→ WORK TO BE COMPLETED
A faithful copy of all the data is required; pictures should not be included.

#### PROVIDED DATA ####

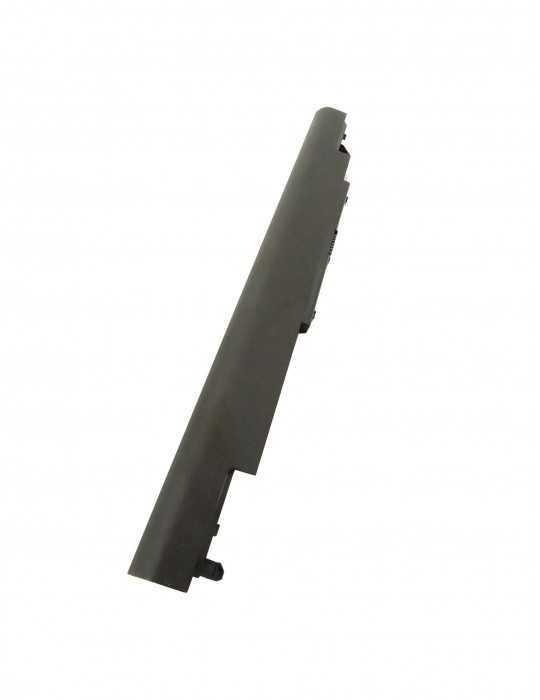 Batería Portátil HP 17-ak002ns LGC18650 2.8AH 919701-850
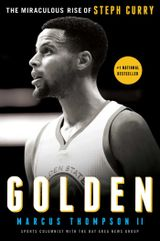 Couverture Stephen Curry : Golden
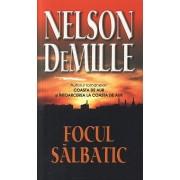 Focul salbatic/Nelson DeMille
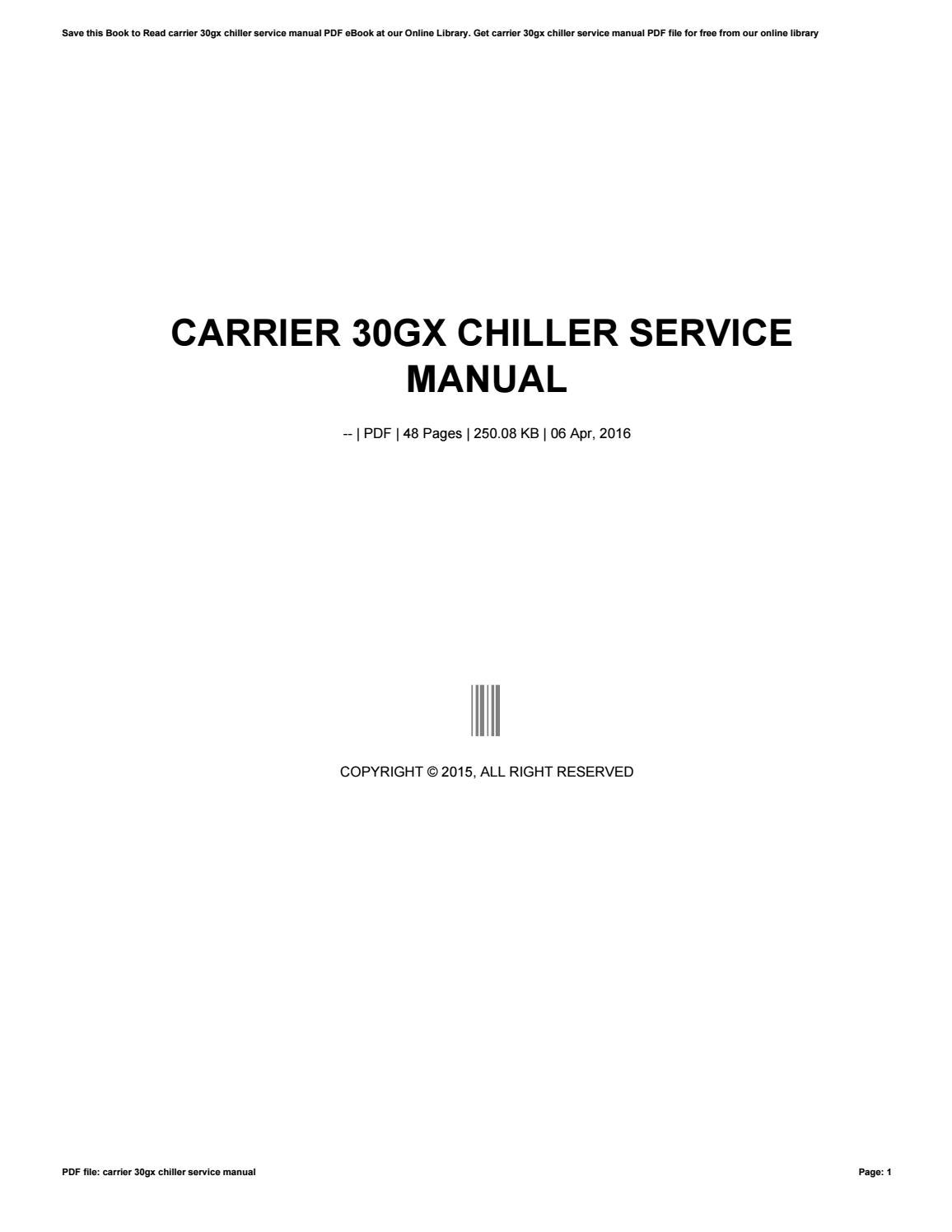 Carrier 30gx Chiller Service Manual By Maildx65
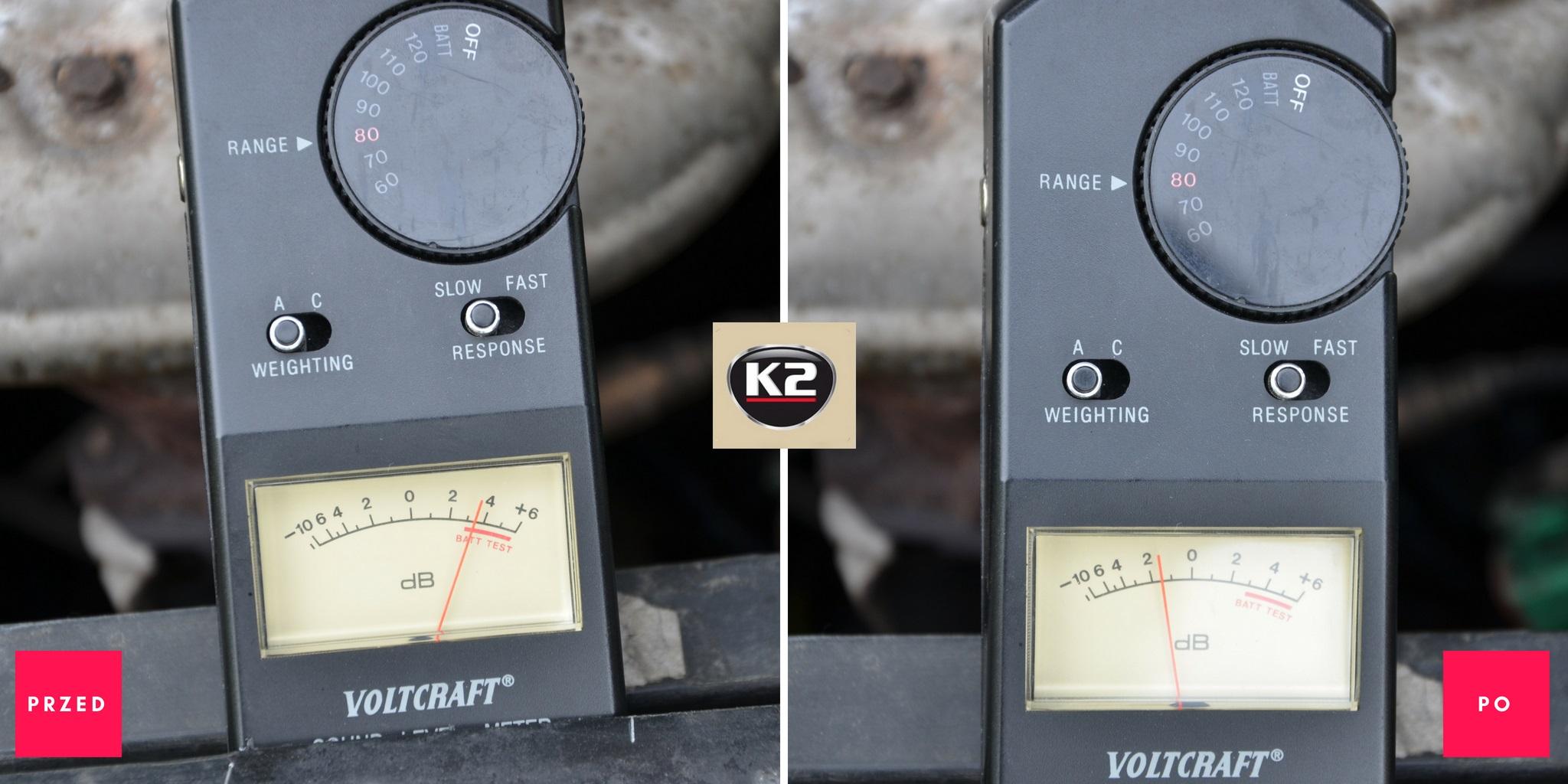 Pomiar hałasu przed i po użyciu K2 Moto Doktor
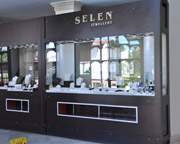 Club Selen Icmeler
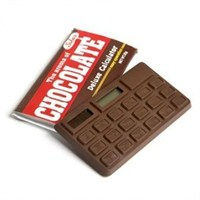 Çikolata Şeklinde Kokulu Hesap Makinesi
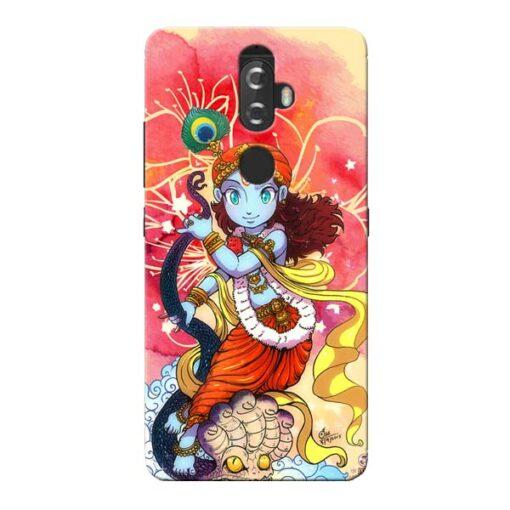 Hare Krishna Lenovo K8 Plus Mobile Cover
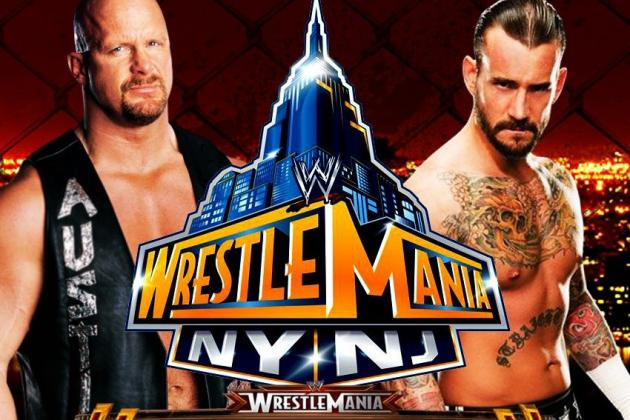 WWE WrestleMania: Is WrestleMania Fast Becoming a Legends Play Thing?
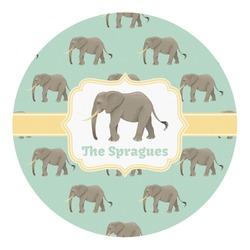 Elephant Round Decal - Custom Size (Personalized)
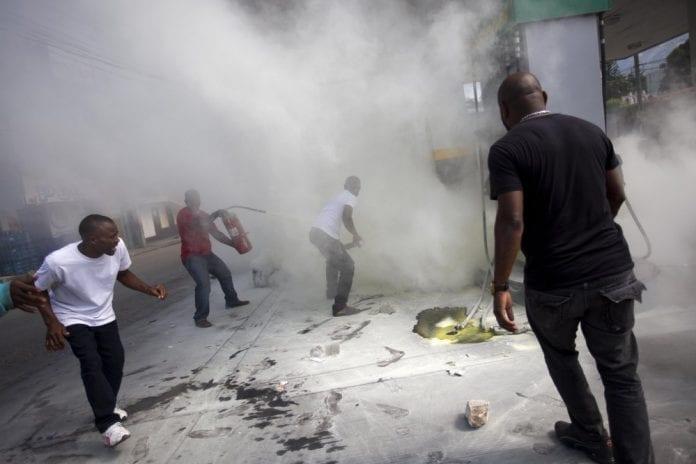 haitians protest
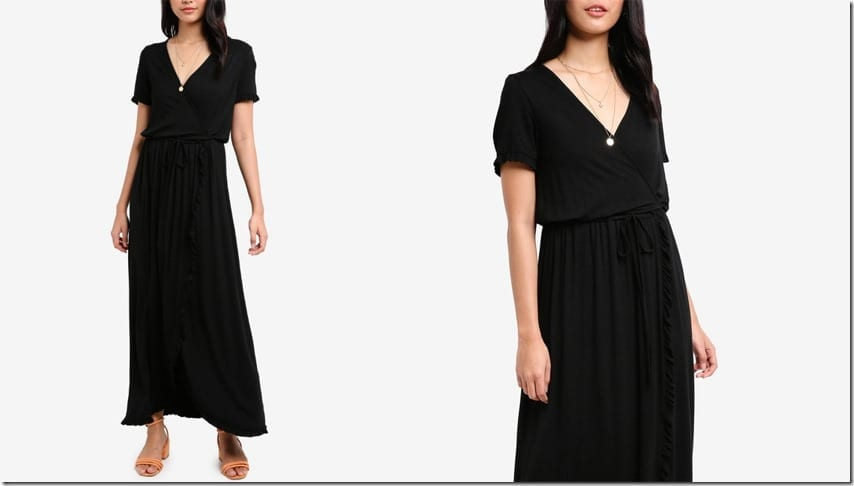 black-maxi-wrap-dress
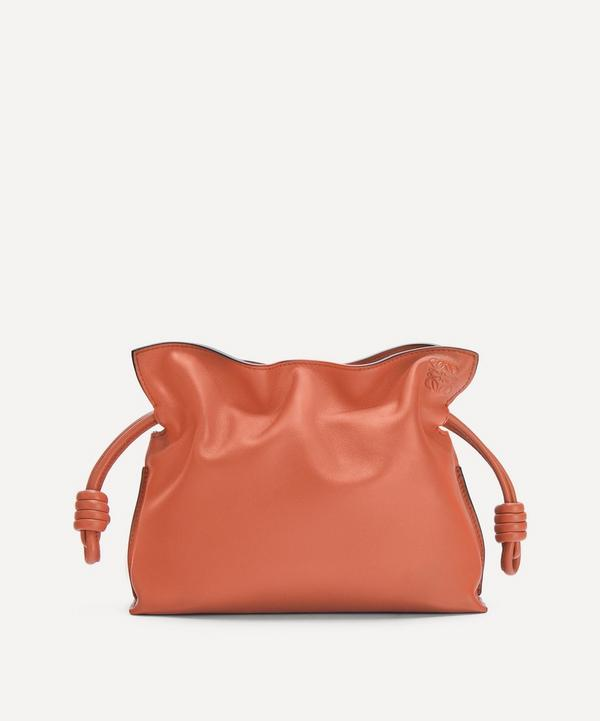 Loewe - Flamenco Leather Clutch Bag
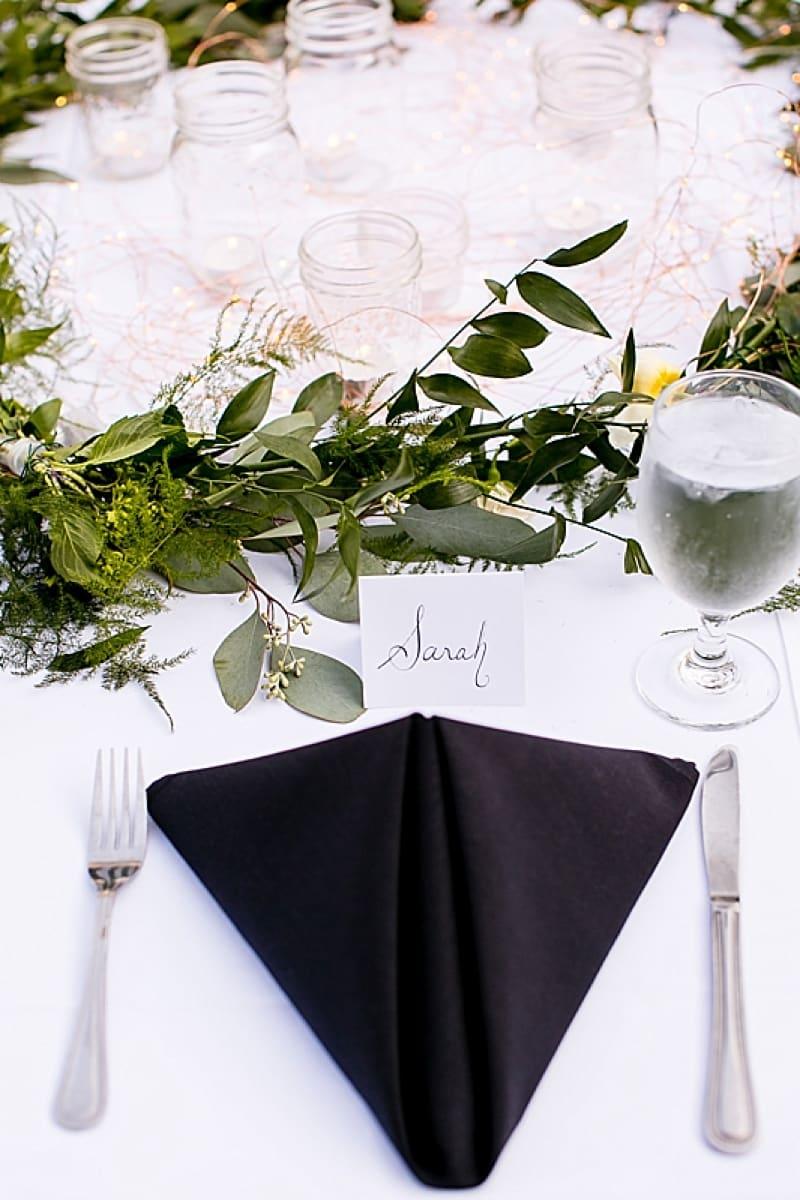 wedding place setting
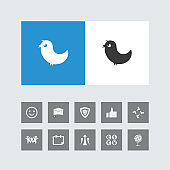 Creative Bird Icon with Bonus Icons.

####

→ SOLUTION TO THIS TASK
 Batería Portátil HP 17-ak002ns LGC18650 2.8AH 919701-850
 Couverture Stephen Curry : Golden
 Focul salbatic/Nelson DeMille
 Carrier 30gx Chiller Service Manual By Maildx65
 Pomiar hałasu przed i po użyciu K2 Moto Doktor
 Club Selen Icmeler
 Çikolata Şeklinde Kokulu Hesap Makinesi
 Hare Krishna Lenovo K8 Plus Mobile Cover
 WWE WrestleMania: Is WrestleMania Fast Becoming a Legends Play Thing?
 Elephant Round Decal - Custom Size (Personalized)
 haitians protest
 black-maxi-wrap-dress
 Loewe - Flamenco Leather Clutch Bag
 wedding place setting
 Creative Bird Icon with Bonus Icons.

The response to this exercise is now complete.